Terri Eagle has been appointed to the newly created position of executive vice president of Yurman Design Inc., New York, which operates under the brand name David Yurman. Eagle has 17 years of luxury sales and marketing experience. Most recently, she was responsible for opening the first David Yurman retail store and for restructuring the sales organization, field operations, and customer service support. Prior to joining the company, she was vice president of sales and marketing at Montblanc North America.
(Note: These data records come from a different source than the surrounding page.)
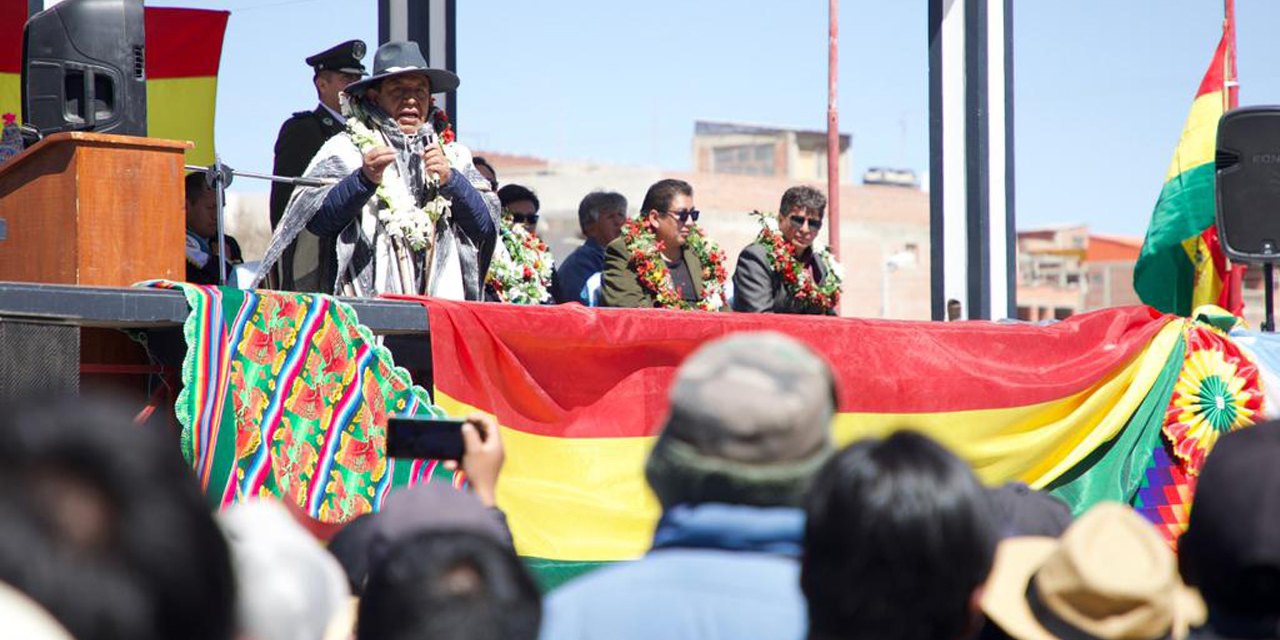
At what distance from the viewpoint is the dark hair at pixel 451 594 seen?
2074 millimetres

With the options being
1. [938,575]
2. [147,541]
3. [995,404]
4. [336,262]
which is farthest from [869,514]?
[995,404]

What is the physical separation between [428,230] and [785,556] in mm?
4126

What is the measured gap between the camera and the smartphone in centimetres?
300

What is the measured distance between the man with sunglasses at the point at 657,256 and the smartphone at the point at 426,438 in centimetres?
427

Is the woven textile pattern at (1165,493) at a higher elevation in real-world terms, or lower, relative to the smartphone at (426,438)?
lower

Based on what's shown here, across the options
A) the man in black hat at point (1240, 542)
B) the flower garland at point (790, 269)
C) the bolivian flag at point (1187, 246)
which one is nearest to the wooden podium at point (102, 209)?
the flower garland at point (790, 269)

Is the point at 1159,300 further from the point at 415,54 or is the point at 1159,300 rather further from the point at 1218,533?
the point at 1218,533

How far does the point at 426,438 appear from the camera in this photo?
9.97ft

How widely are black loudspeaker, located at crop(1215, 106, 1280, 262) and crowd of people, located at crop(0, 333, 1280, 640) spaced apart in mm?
6056

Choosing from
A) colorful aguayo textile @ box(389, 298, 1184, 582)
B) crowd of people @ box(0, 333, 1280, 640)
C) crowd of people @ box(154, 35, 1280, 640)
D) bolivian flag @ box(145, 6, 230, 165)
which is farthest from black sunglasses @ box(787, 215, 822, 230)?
crowd of people @ box(0, 333, 1280, 640)

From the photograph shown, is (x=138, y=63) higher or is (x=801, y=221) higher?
(x=138, y=63)

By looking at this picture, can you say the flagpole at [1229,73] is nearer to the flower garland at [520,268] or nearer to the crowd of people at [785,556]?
the flower garland at [520,268]

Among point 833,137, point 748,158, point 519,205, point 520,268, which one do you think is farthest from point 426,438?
point 748,158

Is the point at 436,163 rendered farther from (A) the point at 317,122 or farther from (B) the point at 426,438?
(B) the point at 426,438
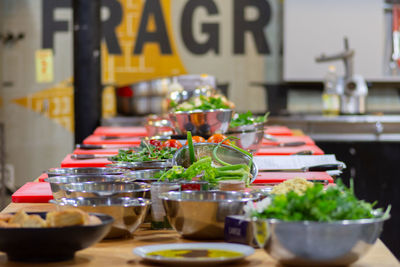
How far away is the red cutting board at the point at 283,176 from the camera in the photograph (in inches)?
102

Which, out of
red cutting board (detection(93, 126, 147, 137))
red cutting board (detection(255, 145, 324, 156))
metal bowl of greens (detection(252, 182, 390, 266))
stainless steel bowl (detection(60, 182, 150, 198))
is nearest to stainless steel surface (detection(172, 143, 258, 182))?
stainless steel bowl (detection(60, 182, 150, 198))

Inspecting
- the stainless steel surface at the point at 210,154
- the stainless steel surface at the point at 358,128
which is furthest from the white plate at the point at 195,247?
the stainless steel surface at the point at 358,128

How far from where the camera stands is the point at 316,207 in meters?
1.39

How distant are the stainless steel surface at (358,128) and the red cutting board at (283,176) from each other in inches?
131

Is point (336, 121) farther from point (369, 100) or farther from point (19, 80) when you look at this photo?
point (19, 80)

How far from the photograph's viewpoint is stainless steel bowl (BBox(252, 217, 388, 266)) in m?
1.37

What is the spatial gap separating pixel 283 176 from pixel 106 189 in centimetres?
97

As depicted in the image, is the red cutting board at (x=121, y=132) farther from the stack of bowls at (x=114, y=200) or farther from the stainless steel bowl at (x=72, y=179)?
the stack of bowls at (x=114, y=200)

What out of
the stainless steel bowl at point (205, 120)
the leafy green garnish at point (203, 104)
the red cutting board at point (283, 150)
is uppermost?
the leafy green garnish at point (203, 104)

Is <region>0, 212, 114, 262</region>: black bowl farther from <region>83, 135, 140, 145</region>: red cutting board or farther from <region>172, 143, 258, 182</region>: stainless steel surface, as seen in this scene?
<region>83, 135, 140, 145</region>: red cutting board

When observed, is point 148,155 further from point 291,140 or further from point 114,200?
point 291,140

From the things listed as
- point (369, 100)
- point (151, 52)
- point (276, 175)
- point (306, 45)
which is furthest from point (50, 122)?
point (276, 175)

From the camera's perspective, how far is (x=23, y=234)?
1459 millimetres

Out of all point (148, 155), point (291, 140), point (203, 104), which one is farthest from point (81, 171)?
point (291, 140)
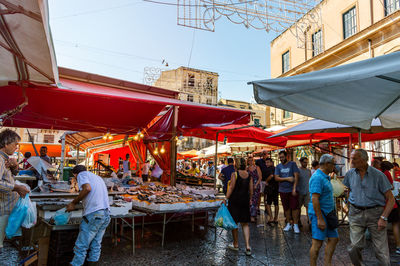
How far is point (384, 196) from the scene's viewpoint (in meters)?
3.87

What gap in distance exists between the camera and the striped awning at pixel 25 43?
280 cm

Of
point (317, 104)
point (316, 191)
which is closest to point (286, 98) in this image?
point (317, 104)

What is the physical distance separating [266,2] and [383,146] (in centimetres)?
915

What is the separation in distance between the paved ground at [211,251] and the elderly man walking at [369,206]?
4.36ft

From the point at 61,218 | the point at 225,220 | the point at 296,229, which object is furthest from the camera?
the point at 296,229

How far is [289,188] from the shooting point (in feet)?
24.6

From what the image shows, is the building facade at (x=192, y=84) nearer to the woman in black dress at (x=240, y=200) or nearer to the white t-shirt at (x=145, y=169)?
the white t-shirt at (x=145, y=169)

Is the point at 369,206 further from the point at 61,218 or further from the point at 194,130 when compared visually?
the point at 194,130

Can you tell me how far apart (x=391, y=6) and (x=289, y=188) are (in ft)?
39.5

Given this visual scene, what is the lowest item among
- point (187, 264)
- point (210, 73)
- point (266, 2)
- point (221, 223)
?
point (187, 264)

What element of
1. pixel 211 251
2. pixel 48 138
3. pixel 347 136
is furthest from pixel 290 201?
pixel 48 138

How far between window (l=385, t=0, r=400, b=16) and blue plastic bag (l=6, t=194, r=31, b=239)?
54.1ft

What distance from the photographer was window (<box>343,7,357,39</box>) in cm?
1603

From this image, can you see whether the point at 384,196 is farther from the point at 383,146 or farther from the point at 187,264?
the point at 383,146
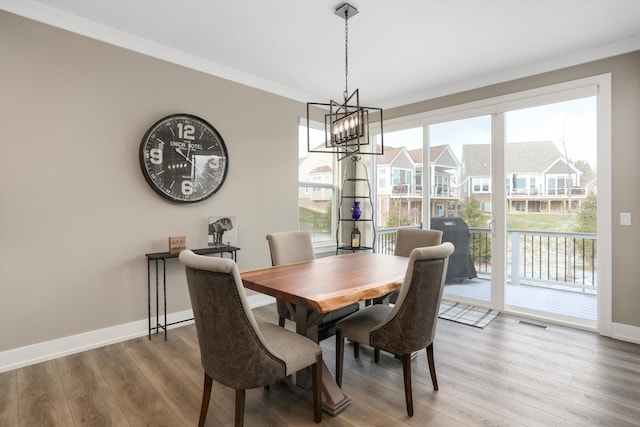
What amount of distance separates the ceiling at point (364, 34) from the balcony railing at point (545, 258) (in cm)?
189

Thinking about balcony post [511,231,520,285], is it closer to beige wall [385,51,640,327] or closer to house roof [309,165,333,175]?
beige wall [385,51,640,327]

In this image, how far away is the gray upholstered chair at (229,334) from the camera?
1.46m

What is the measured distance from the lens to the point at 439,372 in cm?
237

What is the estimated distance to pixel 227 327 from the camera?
4.91 ft

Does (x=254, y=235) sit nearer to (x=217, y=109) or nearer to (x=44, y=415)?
(x=217, y=109)

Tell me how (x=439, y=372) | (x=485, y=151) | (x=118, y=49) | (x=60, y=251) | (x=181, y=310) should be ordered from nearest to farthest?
(x=439, y=372) < (x=60, y=251) < (x=118, y=49) < (x=181, y=310) < (x=485, y=151)

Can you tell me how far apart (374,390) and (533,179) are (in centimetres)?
296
Josephine Lynn Dillon has been named marketing director at Silver Trust International, New York, the marketing arm of the silver industry. She will serve as liaison with the trade community and will develop and manage STI’s retail cooperative programs for sterling silver jewelry, gifts, and tabletop ware, including national and regional ad campaigns, direct-response efforts, and promotional events. She also edits the company’s newsletter. Previously, she was assistant director of 41 Madison, New York, home to permanent luxury tabletop showrooms.

OBITUARIES

Stewart H. Gilinsky, 88, active in the jewelry industry for more than 50 years as the third generation of Bergman Jewelers of Omaha, Neb., died Jan. 30. When he joined the firm, it was a watch parts and materials house started by his grandfather-in-law in 1888. Under his leadership, it became a jewelry wholesaler selling to smaller retail jewelers in all 50 states. In the past 10 years, it became a fine jewelry retail firm and recently was inducted into the American Gem Society. Until two weeks before his death, he continued to open up the store early in the morning. His son and daughter and two of his five grandsons are all active in the business.
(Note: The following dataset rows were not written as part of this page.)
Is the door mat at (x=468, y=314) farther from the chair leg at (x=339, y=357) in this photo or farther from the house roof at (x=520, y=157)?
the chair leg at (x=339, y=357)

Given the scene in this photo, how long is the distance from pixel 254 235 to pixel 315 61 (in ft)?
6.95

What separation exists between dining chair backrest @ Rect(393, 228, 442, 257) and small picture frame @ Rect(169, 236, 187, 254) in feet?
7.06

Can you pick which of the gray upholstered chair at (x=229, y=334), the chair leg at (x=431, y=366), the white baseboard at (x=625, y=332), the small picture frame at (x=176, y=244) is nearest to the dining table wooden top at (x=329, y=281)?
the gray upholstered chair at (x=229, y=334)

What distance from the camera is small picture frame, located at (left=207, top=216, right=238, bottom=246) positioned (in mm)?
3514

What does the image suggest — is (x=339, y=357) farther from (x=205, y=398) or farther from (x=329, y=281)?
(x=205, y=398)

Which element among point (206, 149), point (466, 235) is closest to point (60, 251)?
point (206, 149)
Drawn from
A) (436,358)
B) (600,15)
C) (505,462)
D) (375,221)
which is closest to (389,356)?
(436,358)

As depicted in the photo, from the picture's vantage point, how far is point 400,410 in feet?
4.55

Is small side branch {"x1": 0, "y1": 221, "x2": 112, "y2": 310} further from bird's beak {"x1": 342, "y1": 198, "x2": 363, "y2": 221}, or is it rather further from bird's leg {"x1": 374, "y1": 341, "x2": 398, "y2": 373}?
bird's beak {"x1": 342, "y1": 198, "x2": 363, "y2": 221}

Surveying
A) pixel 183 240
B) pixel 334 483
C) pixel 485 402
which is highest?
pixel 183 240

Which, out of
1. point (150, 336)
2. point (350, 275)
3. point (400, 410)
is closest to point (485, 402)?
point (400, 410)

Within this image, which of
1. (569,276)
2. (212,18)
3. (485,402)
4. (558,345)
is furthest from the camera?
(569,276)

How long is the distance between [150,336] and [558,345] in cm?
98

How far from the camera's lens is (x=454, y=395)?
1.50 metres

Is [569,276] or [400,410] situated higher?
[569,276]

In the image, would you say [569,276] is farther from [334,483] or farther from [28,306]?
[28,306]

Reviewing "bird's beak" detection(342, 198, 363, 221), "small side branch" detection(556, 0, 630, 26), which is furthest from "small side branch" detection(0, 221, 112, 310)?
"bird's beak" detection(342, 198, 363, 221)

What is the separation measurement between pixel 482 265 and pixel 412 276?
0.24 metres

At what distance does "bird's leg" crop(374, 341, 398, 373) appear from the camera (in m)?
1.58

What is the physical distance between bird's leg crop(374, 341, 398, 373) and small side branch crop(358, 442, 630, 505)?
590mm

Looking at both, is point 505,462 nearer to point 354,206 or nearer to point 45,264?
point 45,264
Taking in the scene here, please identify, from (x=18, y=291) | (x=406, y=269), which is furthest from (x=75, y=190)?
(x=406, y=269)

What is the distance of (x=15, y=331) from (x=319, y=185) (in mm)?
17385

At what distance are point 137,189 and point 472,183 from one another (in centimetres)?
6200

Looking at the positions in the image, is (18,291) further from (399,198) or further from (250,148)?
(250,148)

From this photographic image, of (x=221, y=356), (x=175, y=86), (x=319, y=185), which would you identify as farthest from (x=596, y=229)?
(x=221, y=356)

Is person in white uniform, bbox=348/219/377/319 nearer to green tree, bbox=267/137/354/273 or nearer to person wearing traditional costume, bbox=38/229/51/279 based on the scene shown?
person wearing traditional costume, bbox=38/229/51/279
Harry Pampillonia, 77, president of Pampillonia Jewelers of Washington, D.C., and Hot Springs, Va., died of a heart attack Jan. 25. Born in New York and raised in Washington, he was a bench jeweler and designer for 54 years. He founded the firm with his father and operated it with his brother.

DENIS PERLMAN, MASS. JEWELER

Denis Perlman, 47, founder and owner of Silverscape Designs, jewelry stores in Northampton and Amherst, Mass., died Jan. 9 when the single-engine plane he was flying crashed outside Charleston, S.C. According to the Northampton Daily Hampshire, the plane went down in dense fog while circling above the airport runway. More than 100 people searched for the plane, which was finally found in a marshy area, the paper reported. There were no passengers.

Perlman was born in Greenwich, Conn. He had an early interest in minerals and learned basic jewelry-making skills as a student at the Putney School in Putney, Vt. After graduation, he attended the Massachusetts Institute of Technology and sold handcrafted items as a Harvard Square vendor. After his first year, he took a leave of absence from MIT to make and sell jewelry while traveling across the United States and Canada in a renovated school bus. He later returned to MIT and graduated with a major in molecular biology and a minor in architecture.

Perlman opened the first Silverscape Designs in Amherst in 1976 in a Victorian house that he redesigned and expanded while maintaining the original architectural details. He later opened a Silverscape Designs gallery in Northampton. On his 40th birthday, he bought an art deco bank building for $380,000 and renovated and redesigned it to house the store’s main location.